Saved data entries
=== Section Start ===

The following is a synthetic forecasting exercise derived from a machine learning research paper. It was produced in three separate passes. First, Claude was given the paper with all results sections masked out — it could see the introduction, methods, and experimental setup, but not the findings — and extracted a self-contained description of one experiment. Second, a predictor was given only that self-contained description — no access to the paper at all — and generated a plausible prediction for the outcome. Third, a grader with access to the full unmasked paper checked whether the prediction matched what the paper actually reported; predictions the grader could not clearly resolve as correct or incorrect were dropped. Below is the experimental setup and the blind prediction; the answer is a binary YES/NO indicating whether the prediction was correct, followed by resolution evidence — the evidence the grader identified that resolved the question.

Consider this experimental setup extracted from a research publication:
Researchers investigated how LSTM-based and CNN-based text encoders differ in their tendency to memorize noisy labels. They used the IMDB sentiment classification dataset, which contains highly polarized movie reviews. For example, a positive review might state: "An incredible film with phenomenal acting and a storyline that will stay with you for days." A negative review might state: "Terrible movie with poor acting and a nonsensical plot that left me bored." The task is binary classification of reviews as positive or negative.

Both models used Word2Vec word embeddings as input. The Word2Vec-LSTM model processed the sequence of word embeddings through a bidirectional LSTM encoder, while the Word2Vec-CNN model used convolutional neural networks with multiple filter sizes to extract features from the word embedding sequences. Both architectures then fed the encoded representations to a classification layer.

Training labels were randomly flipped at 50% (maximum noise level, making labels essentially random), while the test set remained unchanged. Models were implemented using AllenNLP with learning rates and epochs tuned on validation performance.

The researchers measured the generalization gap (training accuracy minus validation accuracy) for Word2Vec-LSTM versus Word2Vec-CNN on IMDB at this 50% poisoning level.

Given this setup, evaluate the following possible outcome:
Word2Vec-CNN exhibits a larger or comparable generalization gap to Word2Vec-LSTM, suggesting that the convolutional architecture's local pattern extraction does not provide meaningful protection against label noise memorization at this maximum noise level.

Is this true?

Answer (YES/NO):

=== Section End ===
=== Section Start ===

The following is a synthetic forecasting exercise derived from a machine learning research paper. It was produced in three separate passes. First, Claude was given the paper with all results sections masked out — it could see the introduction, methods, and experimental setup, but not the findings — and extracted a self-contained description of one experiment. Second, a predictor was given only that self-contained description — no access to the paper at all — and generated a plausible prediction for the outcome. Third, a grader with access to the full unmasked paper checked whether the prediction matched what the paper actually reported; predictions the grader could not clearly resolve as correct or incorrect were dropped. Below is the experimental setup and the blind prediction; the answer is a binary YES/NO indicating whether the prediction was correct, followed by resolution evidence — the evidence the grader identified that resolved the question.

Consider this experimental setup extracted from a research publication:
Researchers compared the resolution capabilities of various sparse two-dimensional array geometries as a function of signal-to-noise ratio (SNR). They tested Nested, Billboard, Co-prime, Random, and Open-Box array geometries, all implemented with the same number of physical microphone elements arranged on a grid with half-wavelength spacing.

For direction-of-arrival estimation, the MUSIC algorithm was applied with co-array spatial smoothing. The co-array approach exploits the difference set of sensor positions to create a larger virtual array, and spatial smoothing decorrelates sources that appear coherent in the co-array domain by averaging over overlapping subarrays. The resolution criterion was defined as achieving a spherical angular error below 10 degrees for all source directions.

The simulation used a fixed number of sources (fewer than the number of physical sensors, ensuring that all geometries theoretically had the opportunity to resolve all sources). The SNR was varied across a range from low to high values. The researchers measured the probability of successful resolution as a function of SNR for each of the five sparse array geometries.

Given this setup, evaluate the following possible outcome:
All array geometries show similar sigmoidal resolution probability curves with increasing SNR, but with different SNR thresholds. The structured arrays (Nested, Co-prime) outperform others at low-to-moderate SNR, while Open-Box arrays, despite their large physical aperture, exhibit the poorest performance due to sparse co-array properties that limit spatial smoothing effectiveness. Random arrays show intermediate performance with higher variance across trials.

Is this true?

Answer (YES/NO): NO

=== Section End ===

What you should do: Report each line in the data that holds the word "function".

Solution to this exercise:
Researchers compared the resolution capabilities of various sparse two-dimensional array geometries as a function of signal-to-noise ratio (SNR). They tested Nested, Billboard, Co-prime, Random, and Open-Box array geometries, all implemented with the same number of physical microphone elements arranged on a grid with half-wavelength spacing.
The simulation used a fixed number of sources (fewer than the number of physical sensors, ensuring that all geometries theoretically had the opportunity to resolve all sources). The SNR was varied across a range from low to high values. The researchers measured the probability of successful resolution as a function of SNR for each of the five sparse array geometries.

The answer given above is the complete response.